What needs to be done
The entries below contain a stretch that opens with the line containing "300 NW 12th Avenue Crystal River FL 34428" and closes with the line containing "HTC U11. ����� ����"; set down that stretch exactly, both ends included, and nothing else.

Extracted records
+===+
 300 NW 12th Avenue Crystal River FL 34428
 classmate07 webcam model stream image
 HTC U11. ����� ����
+===+
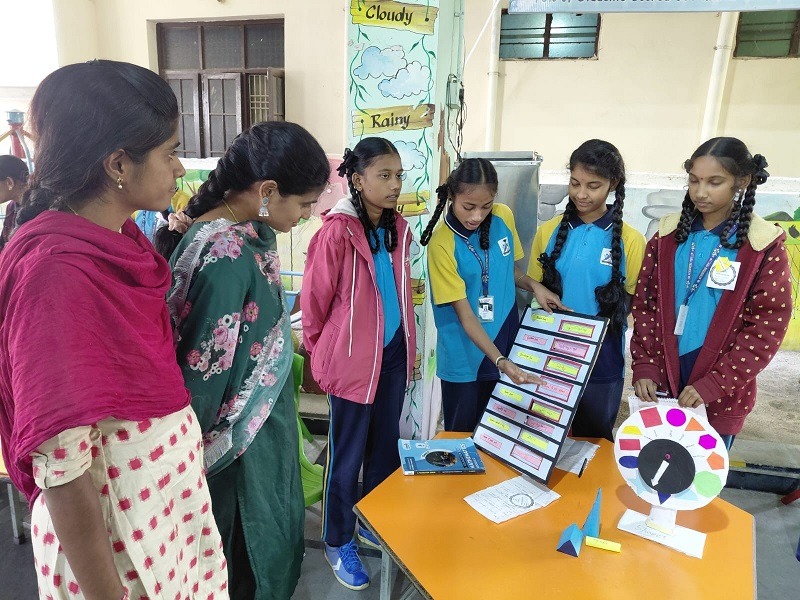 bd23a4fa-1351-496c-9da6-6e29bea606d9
+===+
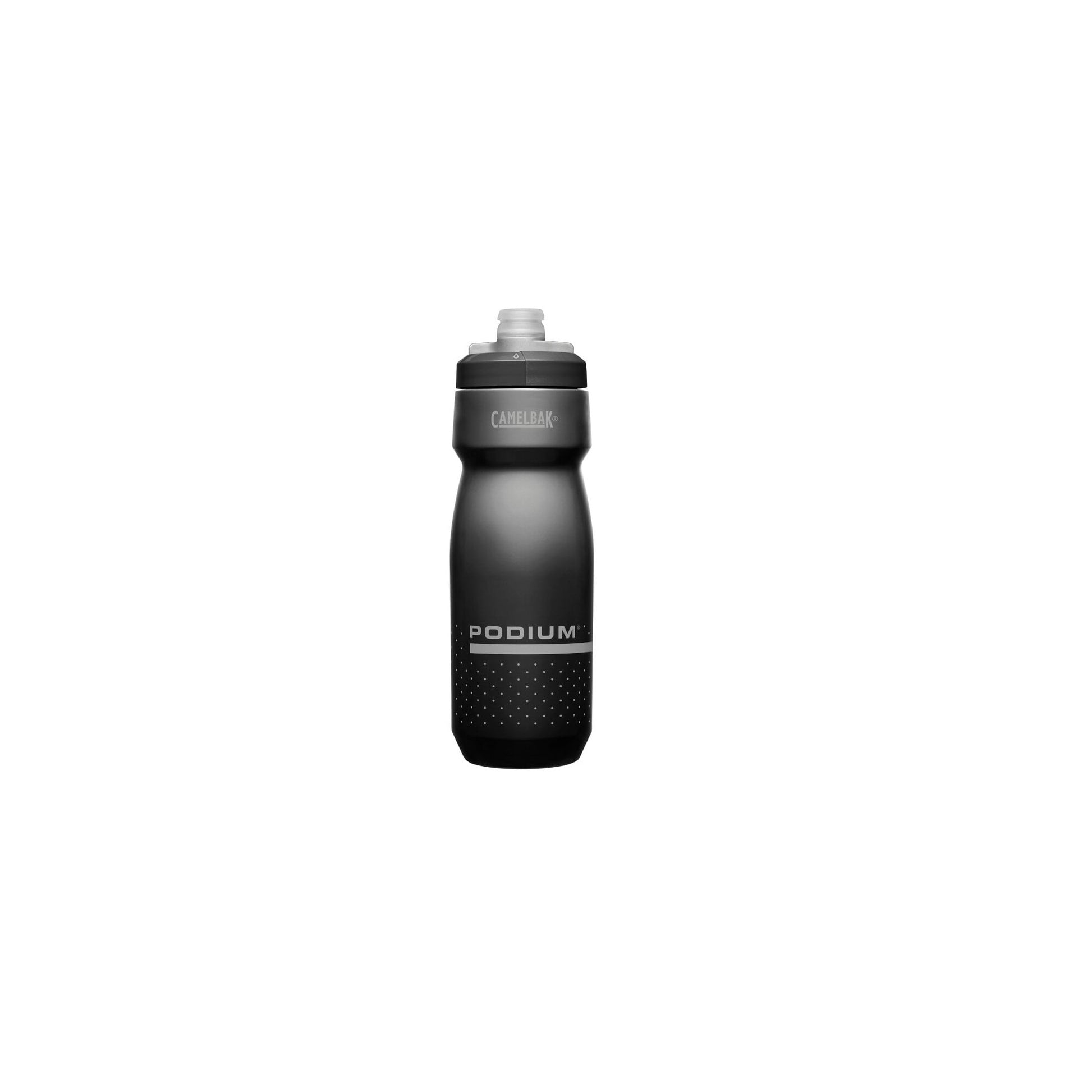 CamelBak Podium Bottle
+===+
Answer box
 300 NW 12th Avenue Crystal River FL 34428
 classmate07 webcam model stream image
 HTC U11. ����� ����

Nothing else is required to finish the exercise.